Adaptive physiology and functional nutrition

Physiology, the study of the mechanisms of the body, spanning from cellular and metabolic biochemistry to overall function, is being transformed by the impact of recent advances in molecular biology, and in analytical technology.

The physiology of the organism can be changed by external influences such as environmental change, changes in diet, or illness.

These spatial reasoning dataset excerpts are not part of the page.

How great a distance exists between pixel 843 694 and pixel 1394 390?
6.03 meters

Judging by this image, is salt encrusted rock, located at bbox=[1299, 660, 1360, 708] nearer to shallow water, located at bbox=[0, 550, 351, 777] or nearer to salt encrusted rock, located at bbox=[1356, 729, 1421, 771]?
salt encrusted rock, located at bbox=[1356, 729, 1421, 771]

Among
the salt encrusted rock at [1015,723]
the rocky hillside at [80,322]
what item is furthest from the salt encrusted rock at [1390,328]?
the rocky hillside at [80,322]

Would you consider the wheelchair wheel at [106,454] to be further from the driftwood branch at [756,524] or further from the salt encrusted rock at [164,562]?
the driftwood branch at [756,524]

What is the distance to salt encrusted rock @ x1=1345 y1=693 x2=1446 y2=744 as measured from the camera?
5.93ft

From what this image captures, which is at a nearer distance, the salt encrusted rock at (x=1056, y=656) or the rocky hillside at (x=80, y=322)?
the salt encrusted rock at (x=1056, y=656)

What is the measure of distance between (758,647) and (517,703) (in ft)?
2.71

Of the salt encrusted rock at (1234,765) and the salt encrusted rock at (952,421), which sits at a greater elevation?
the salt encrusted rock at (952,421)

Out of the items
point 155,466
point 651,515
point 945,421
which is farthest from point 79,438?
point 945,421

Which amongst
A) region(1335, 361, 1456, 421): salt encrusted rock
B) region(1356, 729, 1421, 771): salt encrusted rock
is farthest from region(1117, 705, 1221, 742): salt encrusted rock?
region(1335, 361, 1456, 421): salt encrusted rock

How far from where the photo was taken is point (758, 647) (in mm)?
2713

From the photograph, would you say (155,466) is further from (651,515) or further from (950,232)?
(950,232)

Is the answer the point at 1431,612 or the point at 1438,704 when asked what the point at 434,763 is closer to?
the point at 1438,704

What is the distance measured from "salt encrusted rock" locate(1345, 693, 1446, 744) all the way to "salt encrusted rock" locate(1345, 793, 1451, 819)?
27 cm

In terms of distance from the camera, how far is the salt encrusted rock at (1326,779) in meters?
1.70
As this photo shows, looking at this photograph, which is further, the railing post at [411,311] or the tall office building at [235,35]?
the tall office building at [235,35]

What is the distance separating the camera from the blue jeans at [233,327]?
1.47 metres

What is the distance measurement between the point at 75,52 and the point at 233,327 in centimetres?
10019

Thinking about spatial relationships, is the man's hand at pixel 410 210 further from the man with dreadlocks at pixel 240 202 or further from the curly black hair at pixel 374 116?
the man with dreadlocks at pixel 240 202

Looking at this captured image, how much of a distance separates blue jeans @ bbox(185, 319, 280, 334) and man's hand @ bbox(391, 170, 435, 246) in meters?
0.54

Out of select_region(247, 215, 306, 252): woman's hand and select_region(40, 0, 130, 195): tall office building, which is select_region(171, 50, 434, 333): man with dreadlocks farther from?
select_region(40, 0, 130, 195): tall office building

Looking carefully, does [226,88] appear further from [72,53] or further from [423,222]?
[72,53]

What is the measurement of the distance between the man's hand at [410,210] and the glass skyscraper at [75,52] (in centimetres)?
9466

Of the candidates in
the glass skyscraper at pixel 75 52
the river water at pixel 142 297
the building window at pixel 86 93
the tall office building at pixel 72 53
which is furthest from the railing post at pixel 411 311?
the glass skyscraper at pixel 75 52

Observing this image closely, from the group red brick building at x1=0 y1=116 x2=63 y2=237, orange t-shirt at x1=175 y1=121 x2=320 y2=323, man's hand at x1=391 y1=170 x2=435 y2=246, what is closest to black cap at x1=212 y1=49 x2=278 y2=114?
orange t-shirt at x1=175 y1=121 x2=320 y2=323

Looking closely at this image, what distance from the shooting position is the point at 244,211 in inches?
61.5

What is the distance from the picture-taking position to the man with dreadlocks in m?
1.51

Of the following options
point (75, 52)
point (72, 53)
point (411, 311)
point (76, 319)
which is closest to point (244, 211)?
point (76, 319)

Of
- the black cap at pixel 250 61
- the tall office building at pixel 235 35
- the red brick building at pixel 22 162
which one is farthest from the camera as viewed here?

The term 'adaptive' denotes the focus on the mechanisms by which the physiological state of the individual is changed by these external influences, in ways that are in general beneficial, hence adaptive.

Sport, Health and Exercise (SHE) performs internationally significant research in this area as well as functional nutrition in particular investigating micro-nutrients on health benefits such as magnesium and polyphenols.

The main strands of the research involve

  • Studies on the mechanism of action of micro-nutrients.
  • Studies on changes in metabolomic profile in serum and/or urine following consumption of specific micro-nutrients.
  • Immune responses in elite swimmers.
  • Nutritional supplementation on sports performance.
  • Thermoregulatory responses to exercise.

Current and recent projects

  • Investigating the cardiometabolic effects of cherry juice in metabolic syndrome individuals.
  • Effect of carbohydrate ingestion and mouth rinsing on sports performance.
  • Cooling strategies on fencing performance in both able bodied and wheelchair fencers.
  • Health benefits of magnesium supplementation.
  • Immune responses in elite swimmers.
  • Critical power in running and cycling.


The group have several collaborations with other institutions such as the University of Central Lancashire, the University of East London and Coventry University.

We have ERASMUS programmes established with Institut Nacional d’Educació Física de Catalunya (INEFC) and HAN University of Applied Sciences. The group also has links with British Fencing, British Swimming and several professional football clubs.

Further collaborations are also on going with the Center for Magnesium Research and Education in Hawaii.